* Supplied data:
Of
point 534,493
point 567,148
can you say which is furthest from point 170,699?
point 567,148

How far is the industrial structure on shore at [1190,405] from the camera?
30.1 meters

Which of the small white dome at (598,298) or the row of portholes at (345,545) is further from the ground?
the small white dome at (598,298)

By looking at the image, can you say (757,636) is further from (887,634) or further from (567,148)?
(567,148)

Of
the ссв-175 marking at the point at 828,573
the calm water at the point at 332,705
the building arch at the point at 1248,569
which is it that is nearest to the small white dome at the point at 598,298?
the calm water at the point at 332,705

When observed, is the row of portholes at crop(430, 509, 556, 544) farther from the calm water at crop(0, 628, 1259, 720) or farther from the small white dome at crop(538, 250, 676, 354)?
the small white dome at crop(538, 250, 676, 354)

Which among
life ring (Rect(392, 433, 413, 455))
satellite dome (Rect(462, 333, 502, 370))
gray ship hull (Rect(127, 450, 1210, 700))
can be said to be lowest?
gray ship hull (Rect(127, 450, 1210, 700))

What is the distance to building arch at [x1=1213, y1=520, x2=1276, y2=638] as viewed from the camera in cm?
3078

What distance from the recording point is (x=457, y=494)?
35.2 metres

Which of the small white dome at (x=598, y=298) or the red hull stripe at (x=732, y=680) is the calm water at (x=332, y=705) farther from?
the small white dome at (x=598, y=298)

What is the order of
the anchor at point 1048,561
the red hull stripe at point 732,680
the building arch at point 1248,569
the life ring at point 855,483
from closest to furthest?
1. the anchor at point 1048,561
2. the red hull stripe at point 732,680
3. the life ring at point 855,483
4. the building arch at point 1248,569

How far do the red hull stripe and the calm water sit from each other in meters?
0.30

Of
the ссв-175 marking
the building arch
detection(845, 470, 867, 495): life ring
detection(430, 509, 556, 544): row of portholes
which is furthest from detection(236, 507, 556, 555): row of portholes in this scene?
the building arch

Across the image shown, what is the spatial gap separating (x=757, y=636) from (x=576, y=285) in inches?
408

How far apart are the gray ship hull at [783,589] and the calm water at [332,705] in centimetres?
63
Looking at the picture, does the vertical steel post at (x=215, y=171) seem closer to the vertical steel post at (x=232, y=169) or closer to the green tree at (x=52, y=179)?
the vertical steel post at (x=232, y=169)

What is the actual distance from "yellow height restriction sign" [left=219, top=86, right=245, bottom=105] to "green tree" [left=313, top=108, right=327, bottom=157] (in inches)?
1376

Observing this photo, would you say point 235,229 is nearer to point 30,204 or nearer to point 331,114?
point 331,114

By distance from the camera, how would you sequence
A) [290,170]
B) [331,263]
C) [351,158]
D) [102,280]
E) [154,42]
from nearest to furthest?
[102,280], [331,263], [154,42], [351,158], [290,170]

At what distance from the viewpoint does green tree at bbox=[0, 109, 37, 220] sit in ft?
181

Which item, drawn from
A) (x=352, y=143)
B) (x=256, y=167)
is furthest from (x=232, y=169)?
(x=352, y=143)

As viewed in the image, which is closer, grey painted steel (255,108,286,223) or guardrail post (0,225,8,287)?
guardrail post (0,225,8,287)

* Your task:
Transcribe all lines as written.

* Worked answer:
Of
point 534,493
point 567,148
can you say which is furthest from point 170,699?
point 567,148

How far is the industrial structure on shore at [1190,405] from the camera?
30.1 meters

Which of the small white dome at (598,298) or the row of portholes at (345,545) is further from the ground?
the small white dome at (598,298)

By looking at the image, can you say (757,636) is further from (887,634) or further from (567,148)?
(567,148)

Of
the ссв-175 marking at the point at 828,573
the calm water at the point at 332,705
the building arch at the point at 1248,569
which is it that is nearest to the small white dome at the point at 598,298?
the calm water at the point at 332,705

When observed, is the row of portholes at crop(430, 509, 556, 544) farther from the calm water at crop(0, 628, 1259, 720) or farther from the small white dome at crop(538, 250, 676, 354)?
the small white dome at crop(538, 250, 676, 354)

Which among
life ring (Rect(392, 433, 413, 455))
satellite dome (Rect(462, 333, 502, 370))
gray ship hull (Rect(127, 450, 1210, 700))
can be said to be lowest?
gray ship hull (Rect(127, 450, 1210, 700))

What is the distance to building arch at [x1=1213, y1=520, x2=1276, y2=638] as viewed from the camera in cm?
3078

What distance from the recording point is (x=457, y=494)?
35.2 metres

Which of the small white dome at (x=598, y=298) or the red hull stripe at (x=732, y=680) is the calm water at (x=332, y=705) farther from?
the small white dome at (x=598, y=298)

What is the order of
the anchor at point 1048,561
the red hull stripe at point 732,680
the building arch at point 1248,569
the life ring at point 855,483
from closest to furthest?
1. the anchor at point 1048,561
2. the red hull stripe at point 732,680
3. the life ring at point 855,483
4. the building arch at point 1248,569

How far do the red hull stripe and the calm water sit from each other in meters?
0.30

Of
the ссв-175 marking
the building arch
detection(845, 470, 867, 495): life ring
detection(430, 509, 556, 544): row of portholes
which is furthest from detection(236, 507, 556, 555): row of portholes in this scene?
the building arch

Across the image shown, what is the spatial gap separating (x=757, y=636) from (x=576, y=285) in inches?
408

How far apart are the gray ship hull at [783,589] and the calm water at [332,705] in centimetres?
63
Looking at the picture, does the vertical steel post at (x=215, y=171) seem closer to the vertical steel post at (x=232, y=169) or closer to the green tree at (x=52, y=179)?
the vertical steel post at (x=232, y=169)

What is the actual distance from "yellow height restriction sign" [left=219, top=86, right=245, bottom=105] to "green tree" [left=313, top=108, right=327, bottom=157] (in inches)?
1376

Observing this photo, would you say point 235,229 is nearer to point 30,204 or nearer to point 331,114?
point 331,114

By distance from the camera, how would you sequence
A) [290,170]
B) [331,263]
C) [351,158]
D) [102,280]
E) [154,42]
from nearest to furthest?
[102,280], [331,263], [154,42], [351,158], [290,170]

At what distance from the viewpoint does green tree at bbox=[0, 109, 37, 220] sit in ft?
181

Which item, drawn from
A) (x=352, y=143)
B) (x=256, y=167)
is furthest from (x=232, y=169)?
(x=352, y=143)

As viewed in the image, which is closer, grey painted steel (255,108,286,223) or guardrail post (0,225,8,287)?
guardrail post (0,225,8,287)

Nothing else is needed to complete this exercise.